Noite De Lua Cheia
14 hospital
Notas iniciais
Ar... nold....
Ela abre os olhos lentamente.
Enfermeira: oh, que bom que esta acordando, seu caso não era tão grave.
Helga: grave? Onde eu to? Cadê o Arnold?
Enfermeira: ah, esse é o nome dele? Esta na UTI... opa, não deveria ter dito isso... Nem que era grave.
Helga: UTI??? Ai meu Deus. O que foi que eu fiz
Enfermeira: vocês sofreram um acidente e...
Helga: não, isso eu me lembro... Eu estava brincando e... Acelerava muito pra assustar o Arnold... foi minha culpa... eu quero vê-lo.
Enfermeira: desculpe mais você deve repousar enquanto seu amigo é examinado
Helga; você disse ser grave, grave o quanto?
Enfermeira: lamento, não tenho essas informações.
Helga: PRECISO VE-LO, AGORA.
Ela grita pulando da cama e arrancando as agulhas de seu braço
NÃO, você não pode sair muito menos entrar na UTI, ALGUEM... POR FAVOR...
Dois médicos entram e seguram-na enquanto a enfermeira aplica um calmante enquanto ela se debate e aos poucos adormece.
Após horas e horas de sono ela acorda e ainda atordoada sai à procura do loiro. Se escondendo dos médicos ela entra em uma sala onde ficam as roupas de enfermeiros e se disfarça de um.
Ela olha vários quartos ate encontrar o dele...
Doutor: o que esta fazendo, enfermeira?
-ahh, eu... am... só estou checando e vendo se esta tudo certo..
Doutor: ahh sim, mais já fizeram isso.
-claro, mas é sempre bom ter certeza sabe.
Doutor: sim, sim, esta certa, você parece bem competente, continue por favor.
-ahh obrigada “que mané hahahaha”
Ela entra no quarto onde ele se encontra o aparelho onde marca o coração esta a deixando louca, sem paciência e com medo.
-a-arnold.... o que foi que eu fiz.... eu, eu não mereço o seu amor... primeiro as ofenças, agora o acidente... eu vou acabar matando você...voce não merece isso. Eu deveria estar no seu lugar, sofrer no seu seu lugar e se preciso for, morrer no seu lugar.
Doutor: enfermeira, já terminou? Há outros pacientes
-sim, eu já vou
Ela toca em sua mão e se despede silenciosamente.
Sim, naquela noite ela havia ido embora, apesar das dores do acidente, nada se compara com a dor que ela sentia por te ferido seu amado.

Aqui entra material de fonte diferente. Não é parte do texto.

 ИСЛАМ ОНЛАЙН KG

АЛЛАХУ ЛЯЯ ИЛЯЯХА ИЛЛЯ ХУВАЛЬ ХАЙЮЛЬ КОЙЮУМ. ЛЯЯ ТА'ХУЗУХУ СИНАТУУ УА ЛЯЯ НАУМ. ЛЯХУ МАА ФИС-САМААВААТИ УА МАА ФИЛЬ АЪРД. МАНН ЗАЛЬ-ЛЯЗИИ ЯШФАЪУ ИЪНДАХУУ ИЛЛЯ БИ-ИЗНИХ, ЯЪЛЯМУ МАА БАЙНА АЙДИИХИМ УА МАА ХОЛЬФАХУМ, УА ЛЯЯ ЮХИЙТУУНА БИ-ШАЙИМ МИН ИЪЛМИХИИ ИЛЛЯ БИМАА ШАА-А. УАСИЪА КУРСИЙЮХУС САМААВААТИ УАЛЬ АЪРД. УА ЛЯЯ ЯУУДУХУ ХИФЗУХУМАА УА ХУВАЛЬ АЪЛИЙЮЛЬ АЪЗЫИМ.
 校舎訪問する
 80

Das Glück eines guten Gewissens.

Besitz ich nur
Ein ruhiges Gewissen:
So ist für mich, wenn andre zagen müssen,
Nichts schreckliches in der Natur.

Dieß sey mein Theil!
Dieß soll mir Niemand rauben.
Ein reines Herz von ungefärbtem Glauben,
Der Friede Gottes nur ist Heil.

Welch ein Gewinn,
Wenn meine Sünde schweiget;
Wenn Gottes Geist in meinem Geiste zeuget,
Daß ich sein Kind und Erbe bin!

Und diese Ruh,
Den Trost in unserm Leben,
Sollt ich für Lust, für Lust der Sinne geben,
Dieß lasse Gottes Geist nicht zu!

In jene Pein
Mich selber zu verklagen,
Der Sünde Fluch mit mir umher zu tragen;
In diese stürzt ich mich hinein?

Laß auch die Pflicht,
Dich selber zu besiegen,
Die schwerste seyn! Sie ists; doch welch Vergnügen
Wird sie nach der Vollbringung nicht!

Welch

E todas as noites ela voltou, o visitou e chorou muito ao lado do homem que não acordava. Já fazia duas semanas sem nenhuma reação, em todas as noites ela fazia o mesmo pedido: “acorde por favor” e com as mesmas lagrimas ela o molhava enquanto ele, imóvel a vários dias não demonstrava resposta. Até uma noite, em uma de suas visitas, segurando a mão daquele homem sentiu um leve movimento, não parecia nada, mas era tudo para helga naquele momento.
-acorde... acorde por favor... voce é tudo pra mim.... tudo.
Derramando mais lagrimas parecia que, com essas palavras o coraçao de arnold batia mais forte a cada instante
Doutor: ei, você não pode ficar aqui, não tem credencial e nem é hora de visita
-tudo bem, eu já vou...
Doutor: o que esta acontecendo, o coração dele esta rápido demais, ele vai enfartar, PRECISO DE MEDICOS AQUI RAPIDO!!!! Tem que sair daqui, rápido
-mais o que houve???
Doutor: ANDA SAIA....
Helga: fui arrancada daquele quarto, enquanto entram varias pessoas ao qual não quero saber quem eram, quero apenas saber o que aconteceu... se ele vai viver... se? Viver? E se ele morrer? Não posso pensar nisso, mas... há possibilidade...ele já pode ter... o coração dele pode ter parado.... e se ele morrer... não haverá razão para minha existência... assim como Julieta terei que ser a bainha de um punhal que ira juntar nossos cosmos enquanto leva meu corpo a morte.
Meu Deus, posso ouvir o barulho daquele tal de desfibrilador... quanto tempo ficarei nesta agonia? Quanto tempo será que temos de “vida”?
Só me resta esperar... e chorar um pouco mais.
Ela esperou e chorou ate que daquele quarto saiu um homem, um dos médicos, e ela o agarrou e o encarou como se quisesse sua vida de volta.
-e então, o que houve?ele esta bem?
Doutor: precisamos esperar os resultados, mas acho que agora esta tudo sobre controle
Ela o solta e com um sorriso tímido no rosto deixa o hospital esperando a próxima noite.